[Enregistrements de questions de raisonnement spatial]
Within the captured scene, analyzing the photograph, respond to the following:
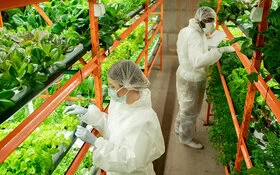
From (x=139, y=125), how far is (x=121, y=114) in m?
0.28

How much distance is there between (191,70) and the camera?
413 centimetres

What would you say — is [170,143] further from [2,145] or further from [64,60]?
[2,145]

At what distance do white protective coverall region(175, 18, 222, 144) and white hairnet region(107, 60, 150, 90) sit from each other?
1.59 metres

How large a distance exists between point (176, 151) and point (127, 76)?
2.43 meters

==

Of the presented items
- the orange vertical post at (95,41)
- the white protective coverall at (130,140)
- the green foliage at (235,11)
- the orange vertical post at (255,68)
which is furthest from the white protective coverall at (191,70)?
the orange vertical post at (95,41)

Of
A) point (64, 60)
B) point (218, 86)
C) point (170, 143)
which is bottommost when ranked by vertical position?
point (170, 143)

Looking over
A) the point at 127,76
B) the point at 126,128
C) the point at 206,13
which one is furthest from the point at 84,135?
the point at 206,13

§ PROBLÈME POSÉ: Pouvez-vous recopier intégralement le passage allant de la ligne contenant "At what distance" jusqu'à la ligne contenant "2.43 meters", ces deux lignes comprises, en multipliant par 2,2 chaque distance en mètres et en l'arrondissant au même nombre de décimales, les moitiés étant arrondies vers le haut ?

§ RÉPONSE ATTENDUE:
At what distance do white protective coverall region(175, 18, 222, 144) and white hairnet region(107, 60, 150, 90) sit from each other?
3.50 metres

How large a distance exists between point (176, 151) and point (127, 76)?
5.35 meters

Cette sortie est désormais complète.